I used to throw a massive fit whenever I didn’t get something I wanted. I would yell. I would scream. I would slam my fist into a wall. I would even cry.
It took me years to understand how this made me look. And even more years to learn to control it. Even now, anger is a constant companion of mine, which I must keep at bay through will, mindset and calm.
I recognize it for the weakness it is, and the hurt that it has created in my life and in my relationships.
On Saturday, I saw a kindred soul in Serena Williams. An elite professional athlete. Wealthy. Famous. A wife. A mother. A guiding light for women and little girls everywhere. And probably the greatest tennis player to ever live.
And at the U.S. Open this past weekend, she threw a temper tantrum, like a spoiled child. And like me when I was younger. But we are not 10 anymore. Serena is 36 years old.
I can actually forgive her the tantrum. I am not perfect, and still have plenty of bouts of irrational anger, which I struggle with all the time. She was upset at what she viewed as unfair treatment and it was the U.S. Open singles final.
What I find difficult to forgive is her decision to not recognize the fault in that behavior and to instead point her finger at anyone and everyone else. And a world rushes to support her, the cause celebre of the moment before they move on to whatever the dude in the Oval Office does next.

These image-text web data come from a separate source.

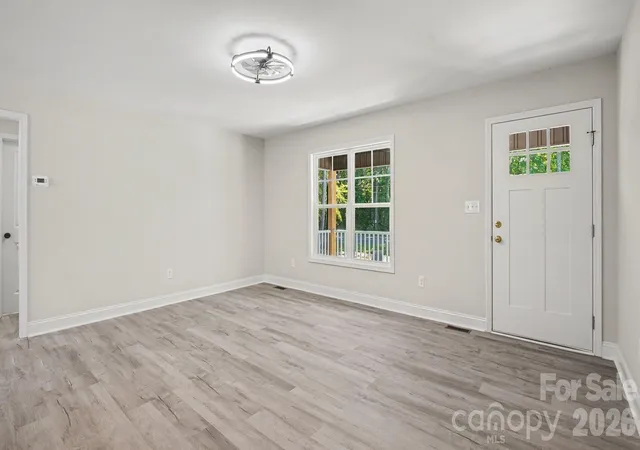 Photo 3 of Single family home for sale at 1815 Hollywood Dr, Salisbury, NC 28144 | MLS# 4429247 | Listing updated on 2026-10-08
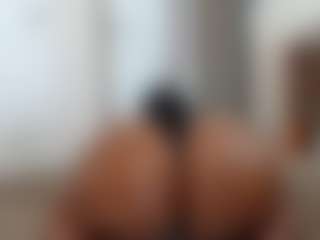 Elegance's Live Sex Cam Show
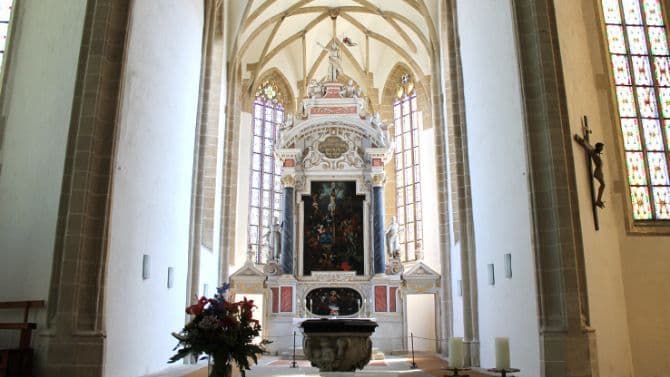 Blick in die Apsis zum Hochaltar
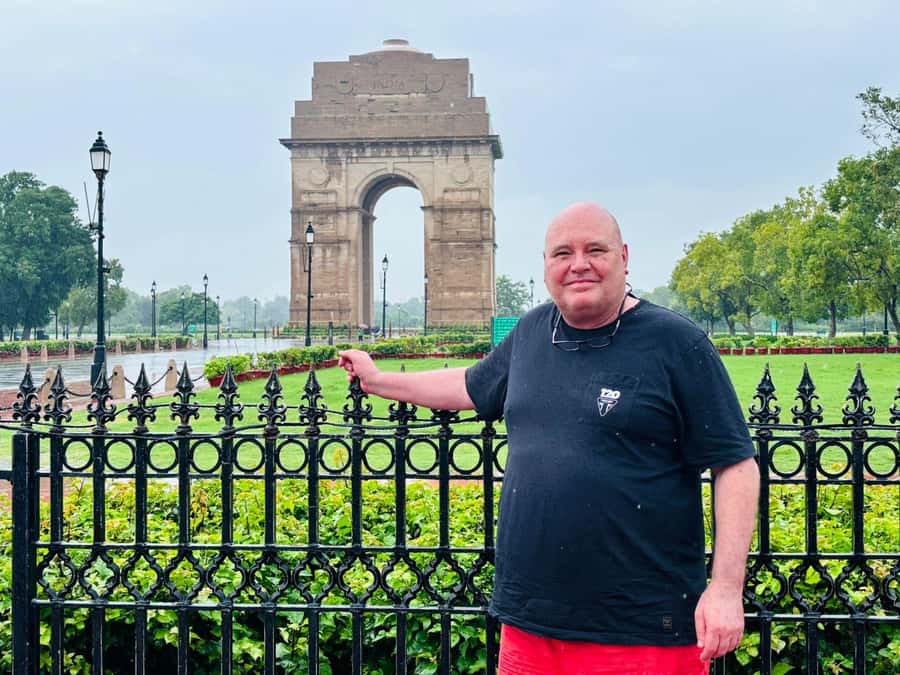 Delhi: Akshardham Temple Tour with Water & Light Show by Car - Neelkanth Darshan follows a legendary journey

Serena says that the ref was sexist. And maybe racist. And she is fighting for the rights of women everywhere. It’s not about her at all. She was in the right.
Meanwhile, Naomi Osaka, Williams’ opponent that day, is crying as she receives her rightfully won U.S. Open singles championship trophy. She is devastated. She grew up idolizing Williams. She got into tennis because of Williams. And she might be the next face of the game, at just 20.
And here she was, on her greatest day yet as a professional athlete. She had won the U.S. Open over the very woman she had grown up watching and imitating and rooting for. This should have been a moment of utter elation.
Instead, the U.S. Open officials at the awards ceremony made more of an effort at placating Williams and her childish behavior than they did celebrating her victorious opponent. And Williams is proudly thrusting her chin out at everyone with her own self-righteousness. Never mind that she verbally abused the ref for over ten minutes. Don’t think about the fact that she slammed her racket on the court in anger. Don’t sweat the fact that she was correctly penalized for her coach coaching her during the match, something he admitted to doing.
Serena in one afternoon displayed so much of what is wrong with society. She lost control. And instead of recognizing that she had failed, she blamed everyone else. She deprived the young woman opposite her of the opportunity to enjoy her most storied accomplishment.
And the most terrible thing is, she showed millions of little girls that if you don’t get what you want, just pitch a fit and point fingers. The world will even come save you from yourself if they like you.